Any individual who has been on the hunt for a diamond ring, earing or necklace for the first time will tell you that it was an overwhelming endeavour. People are overwhelmed simply because of the immense varieties of crystallised carbon stones, the various shapes that they come in and the styles or designs that they come in. As if all those choices do not suffice, the dealers normally add to the ‘stress of selection’ by dropping another bomb, when they ask “natural or lab grown diamonds?” leaving potential buyers more confused than ever.
Even for experienced diamond lovers, making choices can be a stressful task and as such having a little understanding about the differences between wholesale lab grown diamonds and natural diamonds can go a long way towards making the right choice.
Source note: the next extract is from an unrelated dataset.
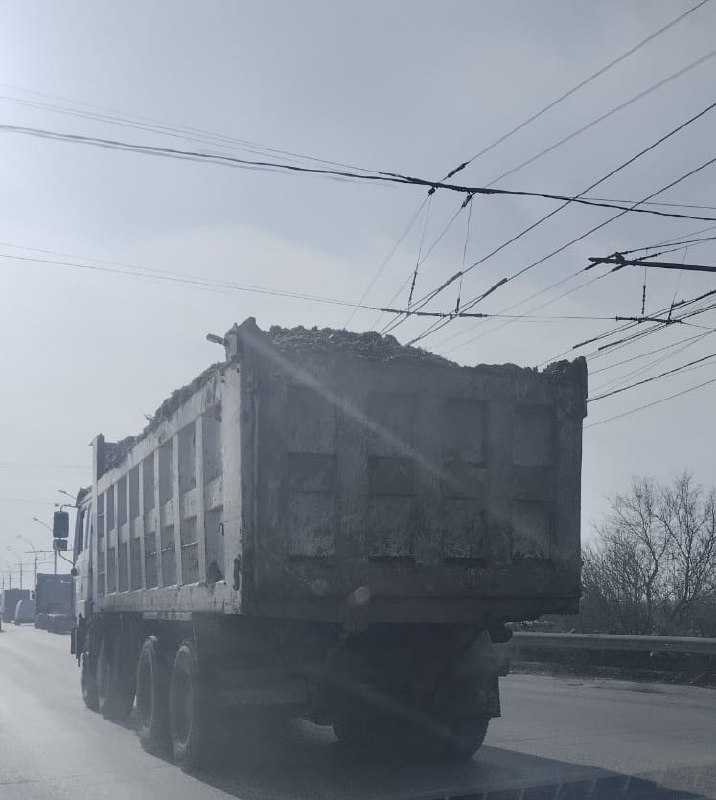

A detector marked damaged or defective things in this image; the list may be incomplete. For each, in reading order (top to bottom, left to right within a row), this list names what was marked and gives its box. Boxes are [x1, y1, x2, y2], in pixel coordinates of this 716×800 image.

rusty truck bed panel [92, 320, 584, 624]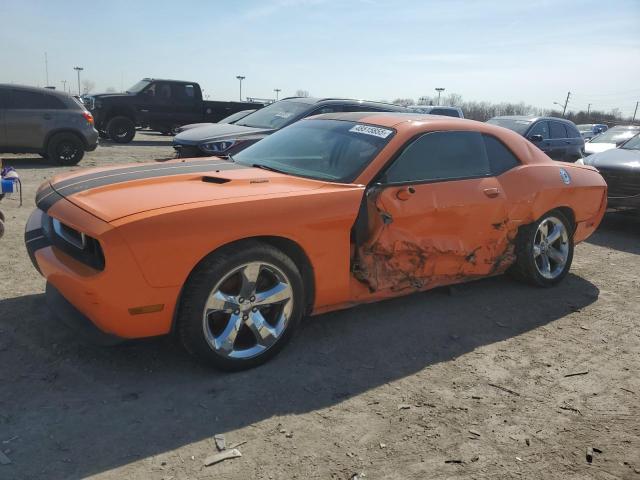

For those of you who wonder what sets naturally mined diamonds and lab-grown diamonds apart, the next paragraph will provide a brief overview on the subject as the difference between the two types of stones are actually minimal with the biggest difference being the price, methods used to create lab diamonds and the environmental ramifications of natural diamonds. From the chemical and optical perspective, they are identical as far as jewellery experts are concerned.
Besides the difference in regards to how these stones come into existence, there are other defining features that allow differentiating between the two types. To start off with, natural diamonds are formed deep beneath the earth as they require intense pressure and heat that would trigger carbon to restructure at the atomic level. In contrast lab-grown diamonds are made via a process that is referred to as “chemical vapour deposition”.
The chemical vapour deposition method revolves around starting with a ‘diamond seed’ a slim slice of a diamond that is in a vacuum chamber and within this vacuum, carbon molecules assimilate to the thin layer which causes it to grow (similar to 3D printing). In brief, after the diamond is grown, it will undergo the cutting and polishing to be rendered as ‘the final product’ which from a chemical perspective is the exact same thing as natural diamonds, minus the environmental damage that natural diamonds are frequently associated to.
For those who are unaware, lab diamond technology actually kicked off in the 50s and it was not until the turn of the century before they were able to produce the same quality as natural diamonds. As for the pricing, natural diamonds are much pricier, not because they are of better quality, but because the process of mining is expensive and added to the labour costs of diamond mining is exorbitant.
This is the primary reason as to why lab diamonds are cheaper, cheaper by approximately 50% at times when compared to the price of natural diamonds that are of similar grade.
Both types have the same level of durability which in other words means that they are undoubtedly the hardest carbon-based material on the planet!